My question involves labor and employment law for the state of: WI
I work in a call-center style, customer service position. I have been in my position for 4 years and 4 months.
A year ago we learned that the customer service manager was being promoted to assistant manager of operations, but she was still overseeing the customer service area as well. So, we 4 customer service reps knew that someone was going to get promoted to be the assistant customer service manager. Everyone assumed it was to be me since I have knowledge of every aspect of the position, I'd been there the longest, & I helped the CSM with a lot of things already.
About 3 months ago, the CSM said she wanted to make an announcement (we're all in the same room). She said that "Steve" was being promoted to the Asst. CSM position. Everyone was dumbfounded & speechless. Steve has only been with the company for 2.5 years, he is a convicted felon (he stole over $10,000 would of merchandise from his last job and was selling it on eBay.), he was on work-release from jail when he started working there, he's still on probation for 3 more years and has more community service to do. He was also friends with the CSM and the Manager of Operations (also played in his band.) long before he was hired.
I requested a meeting with the CSM and the Human Resources manager and asked the why they had chosen him over me. She (the CSM) told me that he had past managerial experience (at the job he stole from), and she wished she could have chosen both of us, but that it wasn't practical. I expressed my disappointment in the decision, but I never said anything about his felon status (it's something he had told me in confidence, we were friends!). I also explained to them I felt it seemed strange that they were such close friends before he was even hired & now he's given a promotion I am more qualified for. She denied any favortism toward him because of their friendship. The CSM was teary by the end of the meeting, I have no idea why.

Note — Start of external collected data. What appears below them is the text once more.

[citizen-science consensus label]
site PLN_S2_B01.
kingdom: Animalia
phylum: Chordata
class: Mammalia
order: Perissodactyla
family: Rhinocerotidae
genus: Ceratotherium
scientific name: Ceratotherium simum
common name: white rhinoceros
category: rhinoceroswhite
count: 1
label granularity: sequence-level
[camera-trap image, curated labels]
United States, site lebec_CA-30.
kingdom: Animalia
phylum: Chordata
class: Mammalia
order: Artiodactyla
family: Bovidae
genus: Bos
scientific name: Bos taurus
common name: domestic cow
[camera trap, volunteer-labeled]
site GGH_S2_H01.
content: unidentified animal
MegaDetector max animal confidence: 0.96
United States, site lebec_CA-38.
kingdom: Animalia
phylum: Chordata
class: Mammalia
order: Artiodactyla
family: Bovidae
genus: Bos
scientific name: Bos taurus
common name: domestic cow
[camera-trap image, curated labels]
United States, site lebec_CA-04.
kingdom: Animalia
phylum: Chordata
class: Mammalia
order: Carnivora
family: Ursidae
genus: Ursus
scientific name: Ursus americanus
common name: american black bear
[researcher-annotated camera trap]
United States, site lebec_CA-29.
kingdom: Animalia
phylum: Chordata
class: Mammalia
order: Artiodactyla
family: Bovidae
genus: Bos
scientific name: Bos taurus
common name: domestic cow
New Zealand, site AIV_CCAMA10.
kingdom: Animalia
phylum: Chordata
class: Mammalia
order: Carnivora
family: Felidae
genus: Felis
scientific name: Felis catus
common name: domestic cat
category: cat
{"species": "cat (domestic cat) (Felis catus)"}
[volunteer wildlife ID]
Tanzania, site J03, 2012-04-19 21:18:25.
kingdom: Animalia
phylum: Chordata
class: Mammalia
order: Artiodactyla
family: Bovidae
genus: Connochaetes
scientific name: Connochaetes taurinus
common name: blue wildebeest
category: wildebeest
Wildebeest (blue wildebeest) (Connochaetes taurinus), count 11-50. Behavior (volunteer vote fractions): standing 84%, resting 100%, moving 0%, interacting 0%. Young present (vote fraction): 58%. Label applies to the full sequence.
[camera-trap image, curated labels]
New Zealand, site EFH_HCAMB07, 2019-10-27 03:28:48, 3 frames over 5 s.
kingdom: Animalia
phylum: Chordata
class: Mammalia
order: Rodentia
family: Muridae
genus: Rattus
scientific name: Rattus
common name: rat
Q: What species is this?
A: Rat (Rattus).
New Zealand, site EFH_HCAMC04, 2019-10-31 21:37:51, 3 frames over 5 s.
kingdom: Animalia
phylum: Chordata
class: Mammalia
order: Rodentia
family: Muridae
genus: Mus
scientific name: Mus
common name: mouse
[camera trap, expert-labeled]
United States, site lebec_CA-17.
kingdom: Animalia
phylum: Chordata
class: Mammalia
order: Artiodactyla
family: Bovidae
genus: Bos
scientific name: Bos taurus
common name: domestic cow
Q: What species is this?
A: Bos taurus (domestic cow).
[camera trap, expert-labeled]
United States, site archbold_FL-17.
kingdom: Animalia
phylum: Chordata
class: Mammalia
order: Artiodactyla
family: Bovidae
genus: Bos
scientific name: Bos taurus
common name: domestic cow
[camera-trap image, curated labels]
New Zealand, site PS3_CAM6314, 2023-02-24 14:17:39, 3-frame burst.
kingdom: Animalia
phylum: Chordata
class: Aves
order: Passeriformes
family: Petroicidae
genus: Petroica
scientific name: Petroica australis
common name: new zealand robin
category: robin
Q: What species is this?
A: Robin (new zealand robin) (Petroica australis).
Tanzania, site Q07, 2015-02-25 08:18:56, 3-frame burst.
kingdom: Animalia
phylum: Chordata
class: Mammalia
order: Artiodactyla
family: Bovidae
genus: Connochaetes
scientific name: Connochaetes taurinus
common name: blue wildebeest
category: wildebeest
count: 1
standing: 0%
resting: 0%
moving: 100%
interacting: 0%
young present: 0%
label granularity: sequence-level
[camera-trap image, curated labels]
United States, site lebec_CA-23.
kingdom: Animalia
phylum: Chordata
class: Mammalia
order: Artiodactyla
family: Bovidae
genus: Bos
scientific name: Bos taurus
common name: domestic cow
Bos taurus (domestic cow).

I got upset during the meeting and started to cry, but just talked through it. I cry a lot & they know it, they've seen me cry before. But when the meeting was over the Human resources woman said, "Are you going to be able to pull up your big-girl pants and get over this? Other people's attitudes are going to be determined by how you take this." First of all, what a condescending thing to say, and second, the fact that they think my reaction to something has that much influence on other people, should tell them something. I said nothing back to her & left the room.
Steve and I are the exact same age, we are both going to receive our degrees in Business Management within the next 2 years, most other employees have come to me to express their disappointment in the decision, some have also expressed it to management and to the owners of the company. I've been pretty much told to just deal with it.
It's known in our office that I someday would like to have children. Other women that have had children in the past couple years do not return to work because childcare is so expensive it doesn't pay to come back.
Every other manager at the company is either older, a man, or is never having children. I know I can't prove that they may be sexually discriminating against me, but is there anything I can do at all?